Hernandez earned his law degree from George Washington University and then returned to San Antonio, where he worked in the city attorney's office. He later went on to represent the Bexar County (Texas) Hospital District, which is now University Health System. He served as general counsel for the district and is now president and CEO of University Health, a 377-bed academic medical center in partnership with the University of Texas Health Science Center at San Antonio.

He credits continuing legal education courses required for all attorneys as helping him learn about the business of healthcare. “When you learn the client's business, you become a competitor for the job,” he says.

The challenge is providing educational opportunities for everyone, Hernandez says. Although his parents didn't obtain high school degrees, he and his siblings all completed college and went onto successful careers thanks to the robust educational system of the 1950s and hard work. One brother is a physician, another is an engineer, and his sister is getting a doctorate degree.

Diversity in our country is here, Hernandez says. “The real thing we can affect is whether we will develop the next generation to take the place of the baby boomer generation.”

A fan of the management book Good to Great by Jim Collins, Hernandez says managing a large, complex organization requires hiring the best people. “They are experts in their area; they know what to do,” he says. “There is so much talent here, and it's important to hire and promote the right people.”

Fostering that talent requires giving an ear or an opportunity to the next generation, executives interviewed for this article say.

George Brown, president and CEO of Legacy Health System in Portland, Ore., also one of this year's Top 25, recalls being a young gastroenterologist on a fellowship at Walter Reed Army Medical Center in Washington in the late 1970s.

“I saw many things going on I didn't like that I felt we could do better,” Brown says.

Never one to hesitate to speak his mind, Brown approached the leadership at Walter Reed about his concerns.

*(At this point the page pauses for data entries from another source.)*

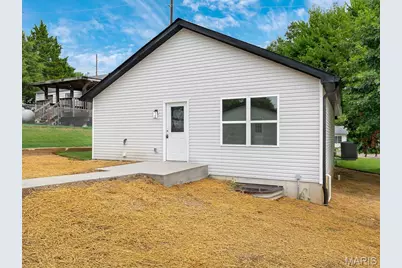112 E Franklin Street, Pacific, MO 63069 - Photo 30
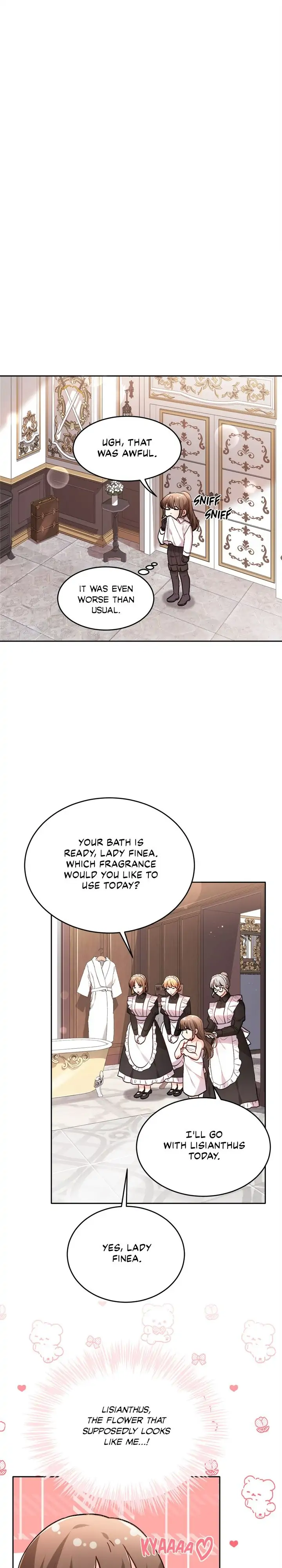 Page 23 of Chapter 102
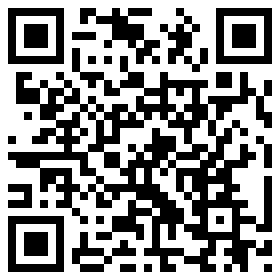 qrcode für Schneider Electric GV2APK01 - Drehantrieb KIT GV2P/L IP54 schwarz OKKEN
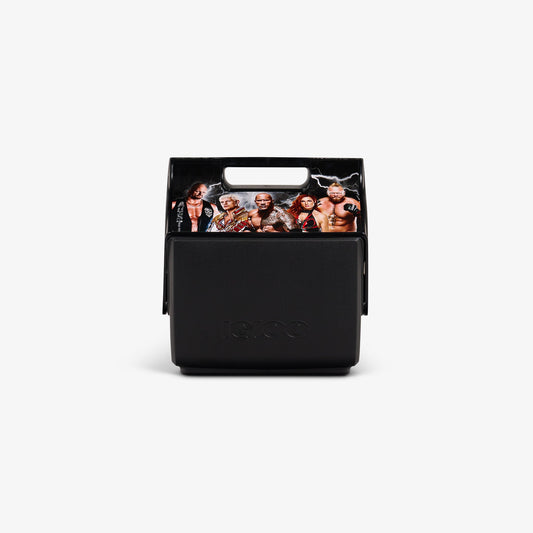 wwe-superstars-and-legends-little-playmate-7-qt-cooler-s8 00027752-F.jpg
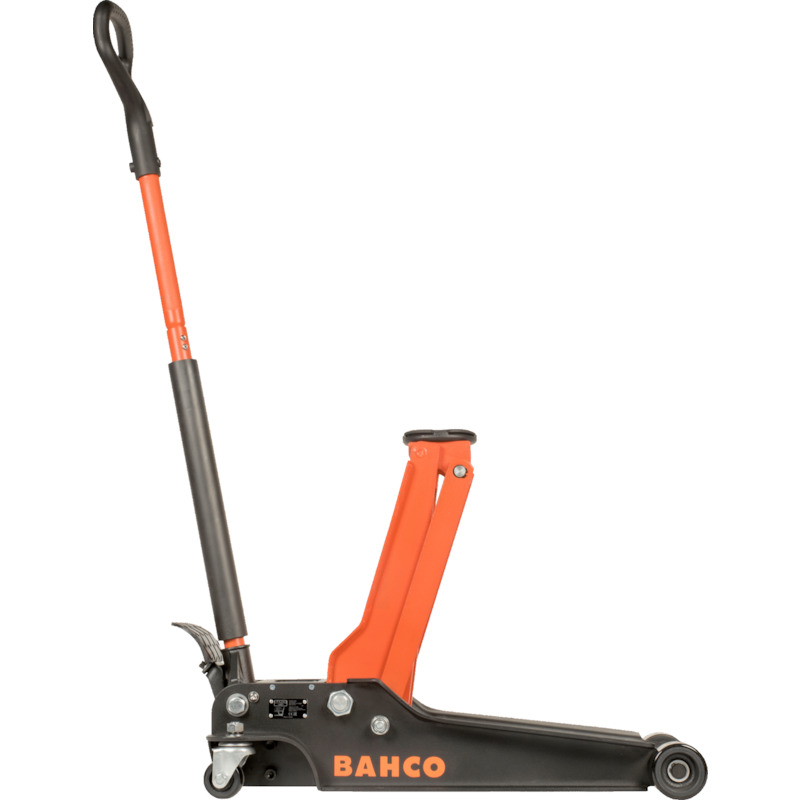 ROLKRIK 3T COMPACT          BH13000          BAHCO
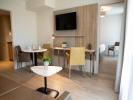 Louer Appartement 37 m2 Toulouse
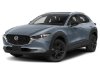 Certified Pre-Owned 2023 MAZDA CX-30 Carbon Edition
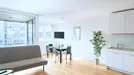 Apartment for rent, Basel-Stadt, Basel-Stadt (Kantone), Erlenmattstrasse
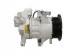 BV Psh 090.195.029.050 Компресор компресора кондиціонера 090.195.029.050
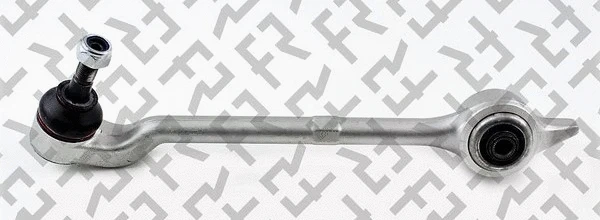 Control/Trailing Arm, wheel suspension (7-801)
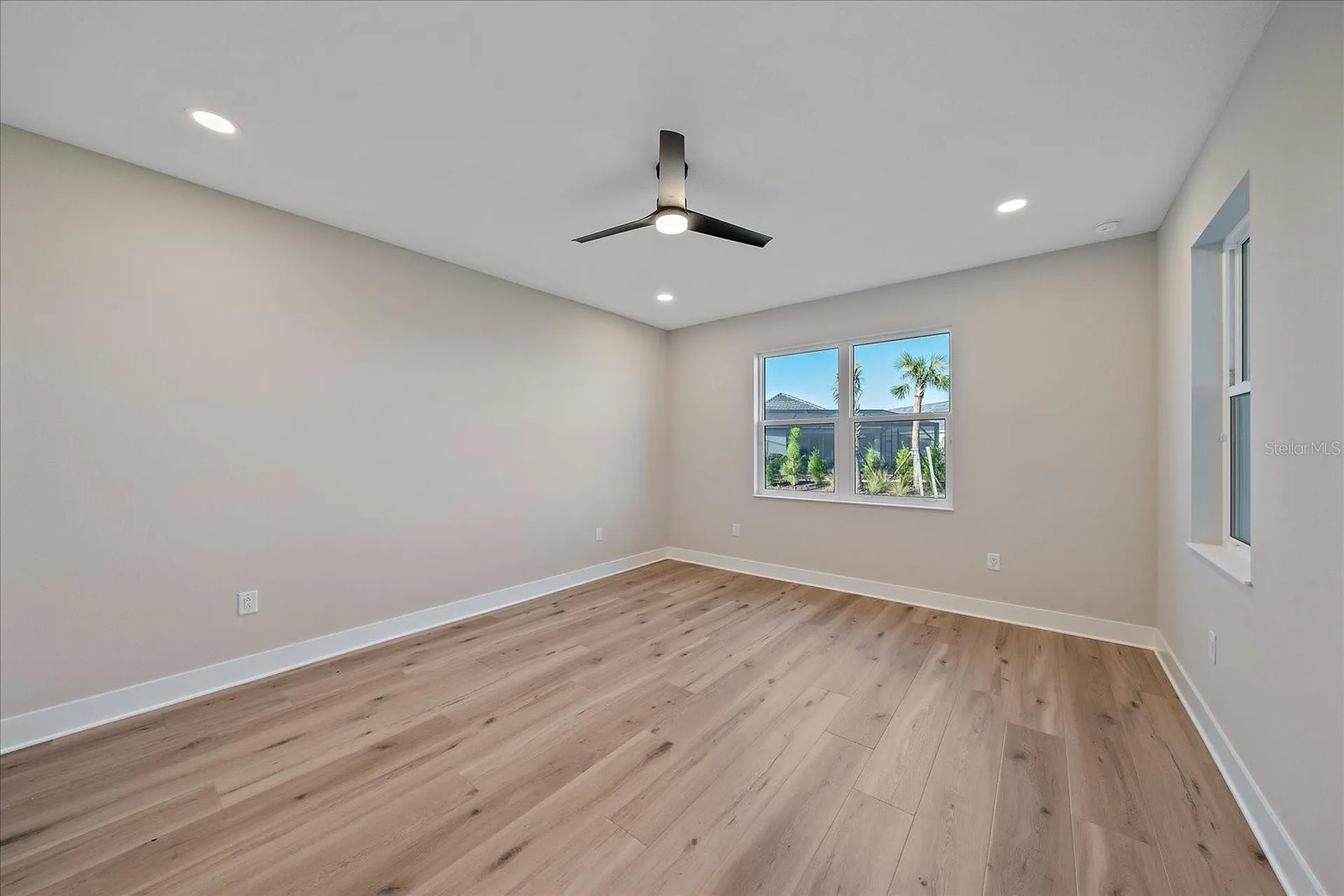 8387 Windbound Court Sarasota FL 34240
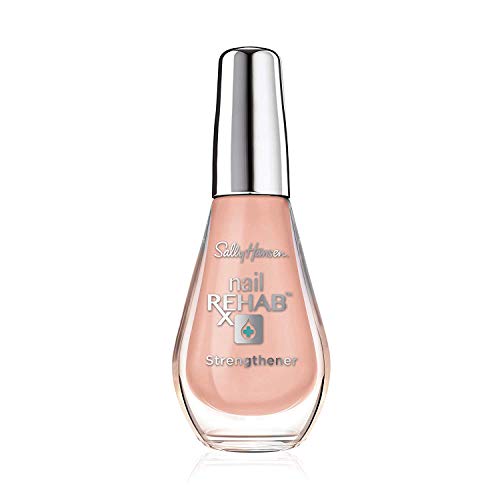 Sally Hansen Reparador de Uñas - 10 ml, embalaje surtido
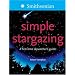 Simple Stargazing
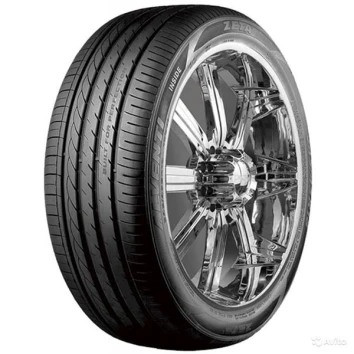195/65 R15 91V ZETA Alventi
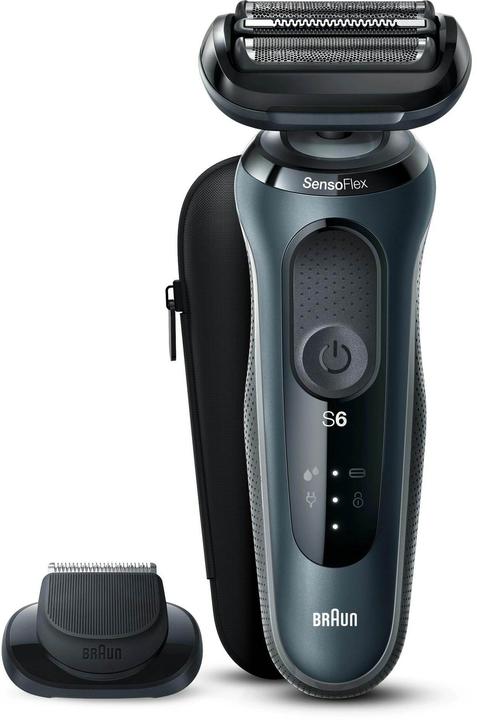 Produktbild Braun Series 6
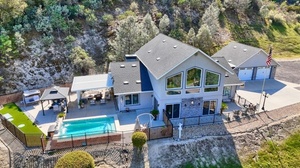 photo 1 of 42038 Empty Creek Rd, Oakhurst, CA 93644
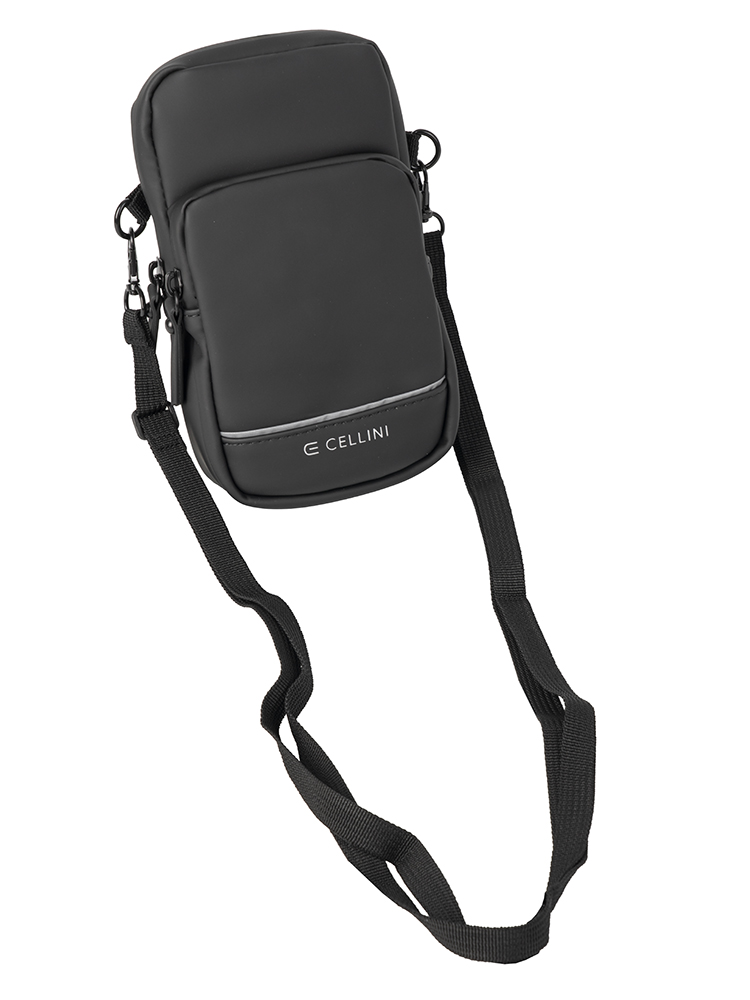 Cellini Hydro Sling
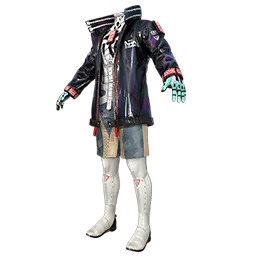 Phantom Agent Set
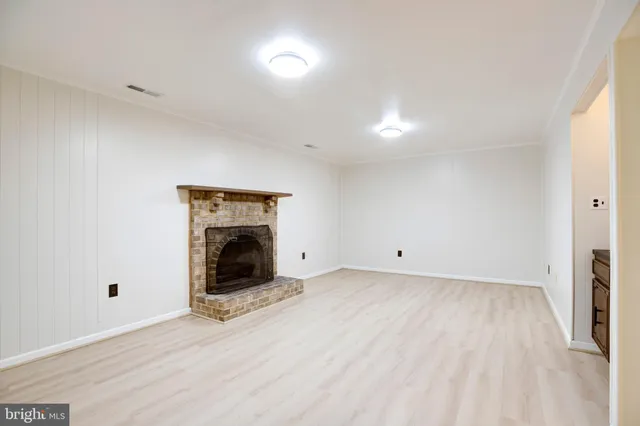 $3,800 | 7370 Eldorado Street, McLean, VA 22102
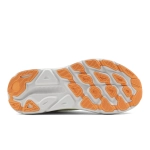 Кроссовки женские Hoka Clifton 9 WIDE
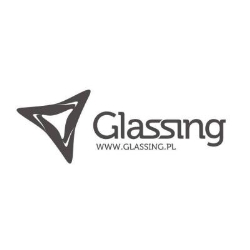 Panele Szklane Glassing, Bulowice godziny otwarcia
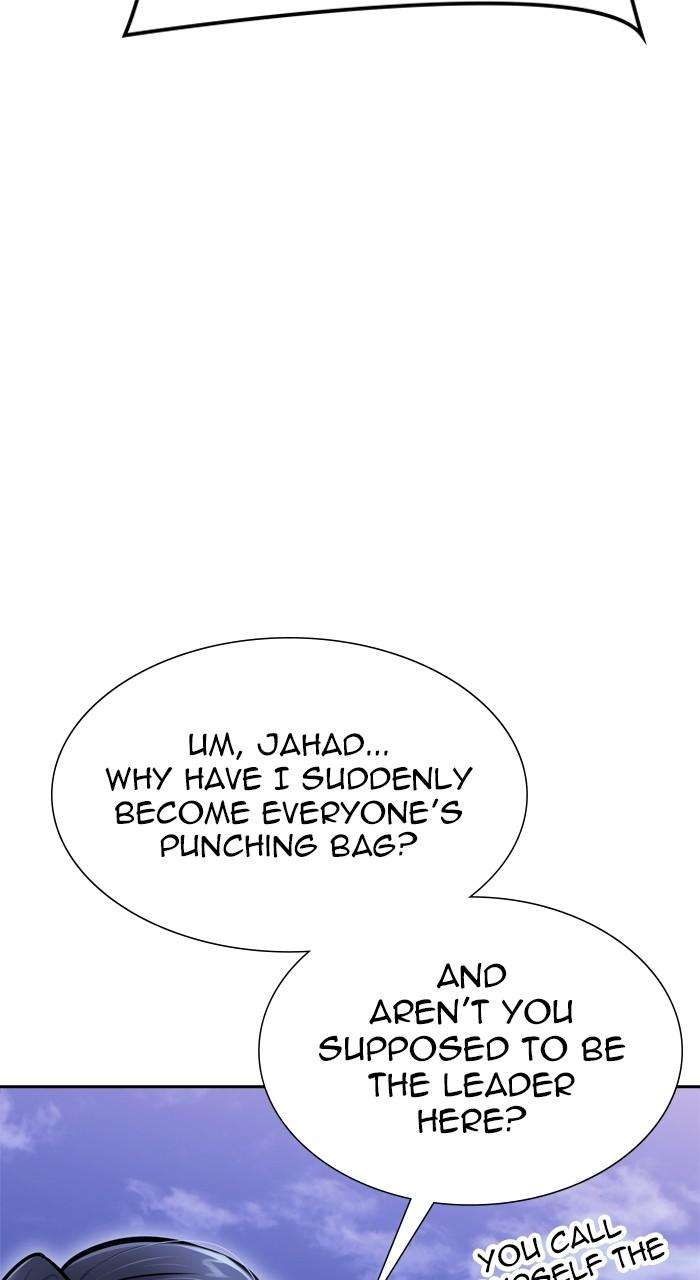 Chapter 632 - Image 12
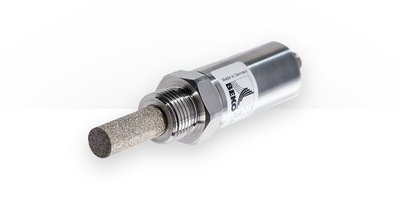 露点仪METPOINT® DPM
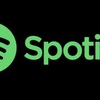 「Spotify」年間服用結果報告書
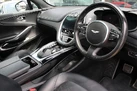 2022-aston-martin-dbx-40-v8-small-3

They suggested that he talk to the surgeon general of the Army at the time, Gen. Charles Pixley. So he did.

“I was a major, and he was a three-star general,” Brown says. Pixley spent more than an hour talking with Brown about his ideas. Pixley told the young man, “You have a choice in healthcare. You can be a clinician or you can be an administrator. My suggestion is that you try everything and move back and forth,” Brown recalls.

“I was very impressed by that,” Brown says. “Here's the No. 1 doctor in the Army who took one or one and a half hours out of his day to spend some time with a young major who had a mustache and a haircut that didn't meet specifications.”

Brown went on to have a stellar career in the Army and returned to Walter Reed in the mid-1990s as commander.

Despite the continued disparities in the top ranks of the healthcare industry, many interviewed for this story say a black president in office helps break down barriers across professions.

Brinkley of Carondelet Health Network is among them.

“I hope we can become one society at some point,” she says. “Having an African-American president takes us one step closer to that.”